Tâches demandées:
• a. Répondez aux questions suivantes d'après le fil de discussion sur l'ajout de stockage à Windows :
(i) À quelle date Spaghetto a-t-il publié son message ?
(ii) Combien de gigas ont été attribués à Windows lors du dual boot ?
(iii) Quel participant a répondu le 17 janvier 2021 ?
• b. Reformulez plus brièvement, dans le fil de discussion sur l'ajout de stockage à Windows, le paragraphe commençant par « J'ai fait il y a pas très longtemps », en conservant ses faits principaux.

Texte extrait:

# Rajouter du stockage windows



## Spaghetto (16 Janvier 2021)

Bonjour, 
J'ai fait il y a pas très longtemps un dualboot donc et j'ai donner 200 gigas a windows sauf que maintenant je n'ai plus assez de stockage et je veux bien en rajouter mais je ne sais pas si c'est possible de rajouter du stockage une fois que le dual boot est fait parce que je pense qu'il me reste bien 400 gigas non utilisé sur mon mac de base 
Merci à vous


----------



## ericse (17 Janvier 2021)

Données affichées:
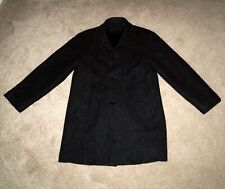 Men's Strellson Charcoal Grey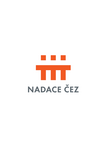 logo_pdf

Réponses numérotées:
• a.
(i) Le 16 janvier 2021.
(ii) 200 gigas.
(iii) ericse.

• b. J'ai récemment configuré un dual boot en attribuant 200 gigas à Windows, mais le stockage est désormais insuffisant. Je souhaiterais en ajouter sans savoir si cela est possible une fois le dual boot en place, car il me resterait environ 400 gigas inutilisés sur mon Mac.